5 février 2018

Histoire permanente du cinéma italien, 1970-1974


Citta' violenta (La Cité de la violence), Sergio Sollima, 1970
Au vu de la poignée de films que j'ai vus de Sollima (Saludos hombreRevolver, des réussites magistrales), c'est peu de dire que j'abordais la découverte de ce nouveau titre — réputé qui plus est — avec confiance. L'ouverture sèche et sans dialogue où l'action est reine fait effectivement illusion. Mais j'ai attendu en vain que le film prenne corps. Le réalisateur a beau jouer l'épure à tous les étages, avec un récit basique de vengeance et d'amour, le résultat m'a semblé trop peu habité, à l'image de cette longue et soporifique scène d'observation de course automobile au montage hasardeux. Et ce n'est pas le visage monolithique de Chuck Bronson qui viendra nourrir la tension.

Son personnage de cowboy solitaire reste jusqu'au bout impénétrable. Mais vu la façon dont il se fait berner par la duplicité aussi évidente que constante de Jill Ireland, on cesse vite d'être impressionné par sa froideur, et on se retrouve plutôt consterné par son peu de jugeotte. Alors oui, on va mettre ça sur le compte de l'amour-qui-rend-aveugle, mais le héros demeure tout de même victime d'une machination assez improbable. Sans parler du traitement de Telly Savalas, big boss plus amusant que menaçant, personnage le plus bavard du film qui semble surtout là pour justifier que la production ait fait appel à une demi-douzaine de scénaristes (parmi lesquels Wertmuller en plus de Sollima). 

Le réalisateur profite plutôt bien de l'opportunité de donner à son film une couleur américaine, exploitant notamment de beaux paysages de Louisiane qui changent un peu des polars urbains italiens, genre duquel il relève finalement peu. D'ailleurs je ne m'explique pas ce titre de Cité de la violence, puisque l'action se passe le plus souvent loin des villes, et qu'on n'a pas de commentaire socio-politique particulièrement appuyé ? Je n'en retiendrai vraiment que le final, moment aussi tragique sur le fond que baroque dans la forme, où le talent de Sollima se rappelle à notre bon souvenir. Si tout le film a été mis en chantier pour cet unique morceau, ça peut éventuellement se pardonner. Mais pour une fois que j'avais l'opportunité d'enrichir ma découverte de l'œuvre plutôt rare de ce cinéaste, je ne m'attendais pas à être aussi déçu.

### DONNÉES FOURNIES
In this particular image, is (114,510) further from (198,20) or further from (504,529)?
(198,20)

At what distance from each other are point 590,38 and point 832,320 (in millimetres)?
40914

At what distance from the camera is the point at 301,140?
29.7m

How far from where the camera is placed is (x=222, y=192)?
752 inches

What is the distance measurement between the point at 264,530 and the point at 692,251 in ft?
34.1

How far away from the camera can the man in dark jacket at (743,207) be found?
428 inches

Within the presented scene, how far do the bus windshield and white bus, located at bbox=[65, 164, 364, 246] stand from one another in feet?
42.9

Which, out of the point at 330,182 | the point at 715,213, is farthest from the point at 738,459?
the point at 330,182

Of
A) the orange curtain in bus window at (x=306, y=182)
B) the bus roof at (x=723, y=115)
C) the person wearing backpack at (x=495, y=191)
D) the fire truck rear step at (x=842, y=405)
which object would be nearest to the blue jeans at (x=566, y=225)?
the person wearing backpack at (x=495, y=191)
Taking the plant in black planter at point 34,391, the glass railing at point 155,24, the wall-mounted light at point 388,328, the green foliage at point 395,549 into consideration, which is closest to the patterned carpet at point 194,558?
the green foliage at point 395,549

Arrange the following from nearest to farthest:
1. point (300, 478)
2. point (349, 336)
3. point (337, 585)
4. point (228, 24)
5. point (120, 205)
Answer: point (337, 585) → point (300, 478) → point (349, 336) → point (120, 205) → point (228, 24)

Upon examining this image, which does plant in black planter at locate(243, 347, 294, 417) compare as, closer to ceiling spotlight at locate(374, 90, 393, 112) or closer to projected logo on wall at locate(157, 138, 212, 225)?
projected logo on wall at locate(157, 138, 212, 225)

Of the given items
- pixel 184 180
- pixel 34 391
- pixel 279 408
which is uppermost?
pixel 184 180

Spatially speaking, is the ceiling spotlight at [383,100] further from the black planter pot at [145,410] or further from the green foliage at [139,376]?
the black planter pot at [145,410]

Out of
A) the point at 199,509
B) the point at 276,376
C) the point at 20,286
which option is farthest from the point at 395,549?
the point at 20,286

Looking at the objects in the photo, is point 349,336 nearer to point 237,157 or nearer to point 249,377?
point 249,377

### EXERCICES
1. Les affirmations suivantes sont-elles conformes à la critique de Citta' violenta ? Répondez par oui ou par non et citez les mots de la critique qui permettent de trancher.
(a) Le film exploite des paysages de Louisiane.
(b) L'auteur a trouvé la scène de course automobile captivante.
(c) Wertmuller figure parmi les scénaristes du film.
2. Transcrivez en liste JSON de chaînes les lignes des enregistrements situées entre celle qui contient « How far away » et la fin des enregistrements, bornes incluses, à raison d'une chaîne par ligne et sans les lignes vides.

### CORRIGÉ DES EXERCICES
1.
(a) Oui : « exploitant notamment de beaux paysages de Louisiane »
(b) Non : « cette longue et soporifique scène d'observation de course automobile au montage hasardeux »
(c) Oui : « parmi lesquels Wertmuller en plus de Sollima »

2.
[
  "How far away from the camera can the man in dark jacket at (743,207) be found?",
  "428 inches",
  "Within the presented scene, how far do the bus windshield and white bus, located at bbox=[65, 164, 364, 246] stand from one another in feet?",
  "42.9",
  "Which, out of the point at 330,182 | the point at 715,213, is farthest from the point at 738,459?",
  "the point at 330,182",
  "Of",
  "A) the orange curtain in bus window at (x=306, y=182)",
  "B) the bus roof at (x=723, y=115)",
  "C) the person wearing backpack at (x=495, y=191)",
  "D) the fire truck rear step at (x=842, y=405)",
  "which object would be nearest to the blue jeans at (x=566, y=225)?",
  "the person wearing backpack at (x=495, y=191)",
  "Taking the plant in black planter at point 34,391, the glass railing at point 155,24, the wall-mounted light at point 388,328, the green foliage at point 395,549 into consideration, which is closest to the patterned carpet at point 194,558?",
  "the green foliage at point 395,549",
  "Arrange the following from nearest to farthest:",
  "1. point (300, 478)",
  "2. point (349, 336)",
  "3. point (337, 585)",
  "4. point (228, 24)",
  "5. point (120, 205)",
  "Answer: point (337, 585) → point (300, 478) → point (349, 336) → point (120, 205) → point (228, 24)",
  "Upon examining this image, which does plant in black planter at locate(243, 347, 294, 417) compare as, closer to ceiling spotlight at locate(374, 90, 393, 112) or closer to projected logo on wall at locate(157, 138, 212, 225)?",
  "projected logo on wall at locate(157, 138, 212, 225)",
  "Of the given items",
  "- pixel 184 180",
  "- pixel 34 391",
  "- pixel 279 408",
  "which is uppermost?",
  "pixel 184 180",
  "Spatially speaking, is the ceiling spotlight at [383,100] further from the black planter pot at [145,410] or further from the green foliage at [139,376]?",
  "the black planter pot at [145,410]",
  "Out of",
  "A) the point at 199,509",
  "B) the point at 276,376",
  "C) the point at 20,286",
  "which option is farthest from the point at 395,549?",
  "the point at 20,286",
  "Looking at the objects in the photo, is point 349,336 nearer to point 237,157 or nearer to point 249,377?",
  "point 249,377"
]